AudioDeviceSelectorComponent that knows its size

Hi, I’m using an AudioDeviceSelectorComponent for obvious reasons but it would be nice if I had some way of knowing how much space it needs to display all of its controls especially as these disappear/reappear depending on the device selected. As far as I can see there are two ways (possibly 3) ways of doing this.

The first is how I currently have it and is the ‘quick and dirty’ method by simply letting the component control its own size by calling something like this at the end of resized()

[code] if (midiOutputSelector != nullptr)
{
midiOutputSelector->setBounds (lx, y, w, h);
y += h + space;
}

setSize(getWidth(), y);

[/code]

This means we can just call selectorComp.setBounds(x, y, w, selectorComp.getHeight()); in our own resized method. However I can see how this could break other peoples code (and probably some of my own) so probably not a good idea for the library.

Another possibility is to keep a member variable which is updated inside resized called something like “minHeightRequiredToDisplayAllComponents” and provide a accessor for it. Then we would need some callback to tell us that the size has changed so we could respond accordingly.

Now, during writing this I realised that we can register with the AudioDeviceManager’s ChangeBroadcaster to be informed when a device changes but the problem then is that our own callback gets called before the AudioDeviceSelectorComponent’s so it doesn’t have a chance to update its size. This can be worked around by inheriting from AsycUpdater and triggering an async update during the change callback and repainting during the handleAsyncUpdate callback to make sure the AudioDeviceSelectorComponent has a chance to update its size. As you can probably tell, long winded.

A better solution would be for the AudioDeviceSelectorComponent to either directly inherit from changeBroadcaster and emit change messages when its size changes or for it to implement its own listener interface like so many other (admittedly more generic) UI widgets.

What do you think? Has anyone else implemented a possibly more elegant solution? I’m open to ideas.
Cheers.

I just re-implemented the dialog myself. It’s not difficult and you can retain full control over the presentation:

[attachment=0]setup.png[/attachment]

Fair point. I’ve always shied away from re-implementing things already in the juce library but maybe this is a more specialised use case and as you say I then have complete control over the interface.

As a user, I prefer a dialog that keeps its size rather than changing when items are manipulated. For the audio selector, I would just make it as big as it needs to be for the largest configuration.

I have to admit that is what I usually do. This is a fairly simple settings pane with the audio settings present as a panel within it. It just seemed a bit odd to have the panel a lot larger than the controls that fill it. I was also unsure of how it would scale. For example if you have a device with lots of channels the panel ends up having to be being very large while most of the time not filling most of it (see below).

[attachment=0]Screen shot 2011-06-15 at 00.34.29.png[/attachment]

Having a selector component that can update its size also means it can be appropritaely put in a viewport so you can scroll around it if necessary. This would be a best of both worlds solution ie. best for most use cases (no evidence of viewport) but not unuseable for the edge cases.

I agree that’s why I used a ComboBox to display the channels. It doesn’t show all the channels until the user pops it. Here’s the thing, if there are 10 possible input channels, does it make sense within your application if all 10 of them are “checked” as per the standard Juce audio selector dialog? Or do you really want the user to just select 1 or 2 of them?

Ack! Scrollbars inside modal dialogs are quite unfriendly (unless they are displaying user-defined data).

I hear you but take my screenshot above (my main page has even fewer controls) at the moment about 30% of the window is doing nothing. If I can gauge a reasonable ‘normal’ size I can set the window to that as standard to minimise blank space and if the user happens to select a few options which mean not all the elements fit in the small window the component could fit itself into a viewport or even enlarge the window itself (some OSX panels do this for advanced type options).
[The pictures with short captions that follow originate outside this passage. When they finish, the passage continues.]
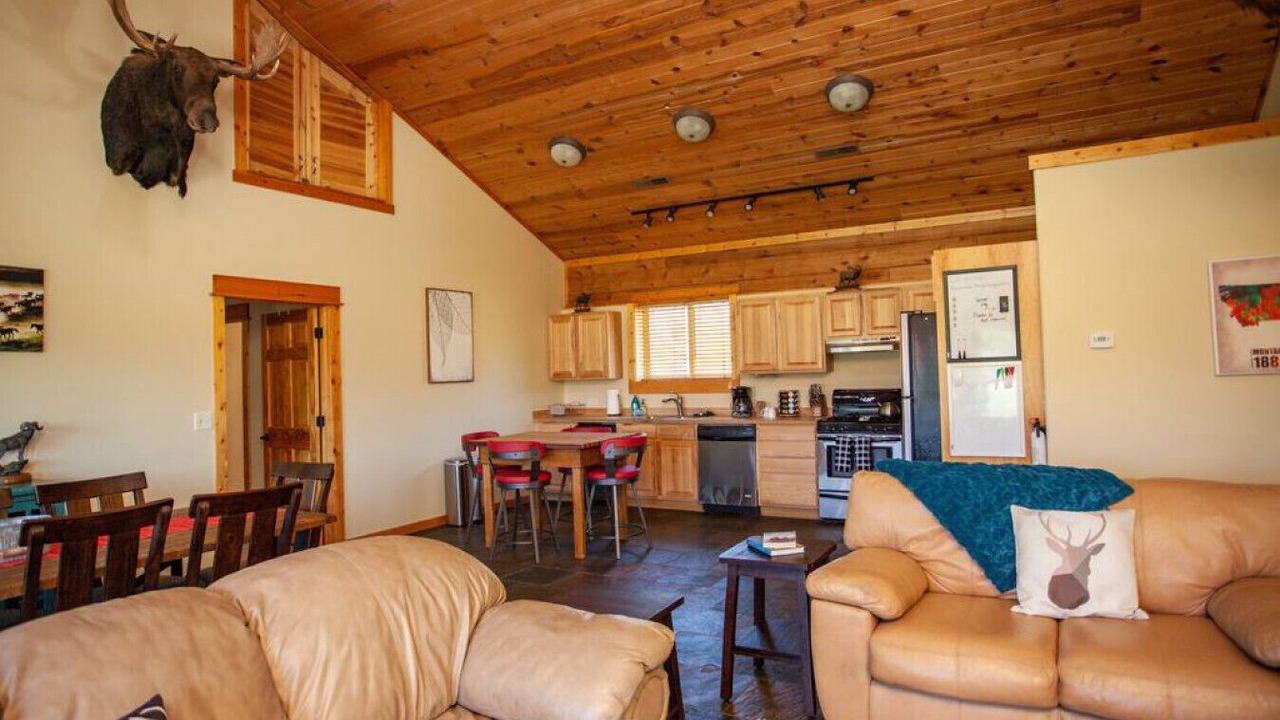 Photo of Livingroom in Livingston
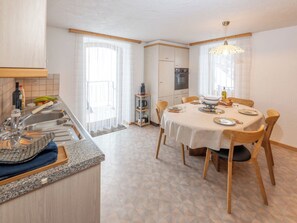 Kühlschrank, Ofen, Geschirrspüler, Kochgeschirr/Geschirr/Besteck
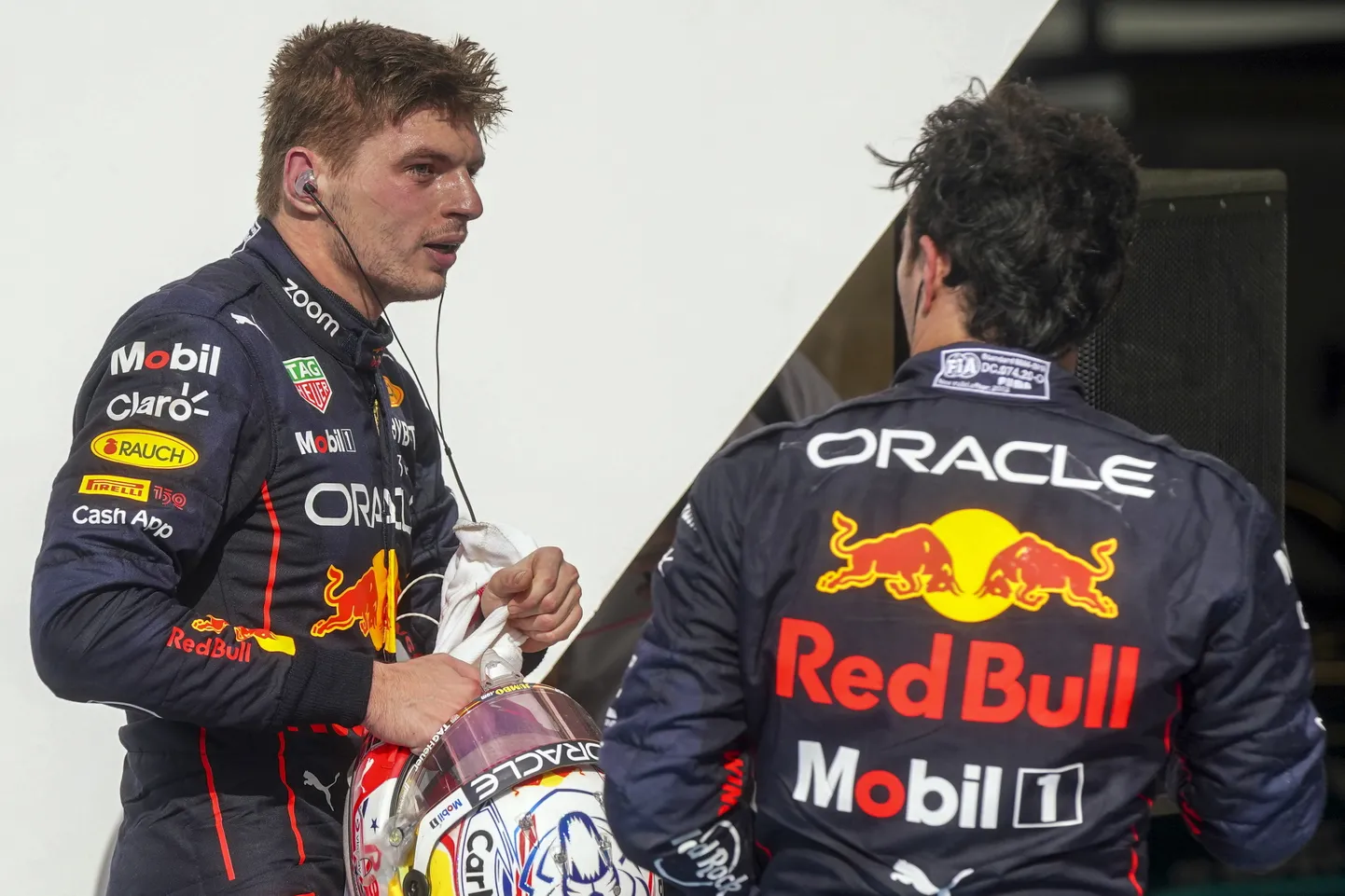 Max Verstappen (vasakul) ja Sergio Perez.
All the points you make are perfectly valid and to be honest I haven’t set in stone the interface yet (as you can probably tell) so its good to hear some outside and experienced views.

As this is a really simple app, at least it should be simple to set up and use, I wan’t to make it as compact as possible so it reflects this simplicity. A big window with lots of controls just looks fidly and lots of empty space just looks like I haven’t thought about the design.

I think I will probably take your intial advice and roll my own. I can then split up the audio into ‘sender’ and ‘receiver’ controls to present a more unified interface.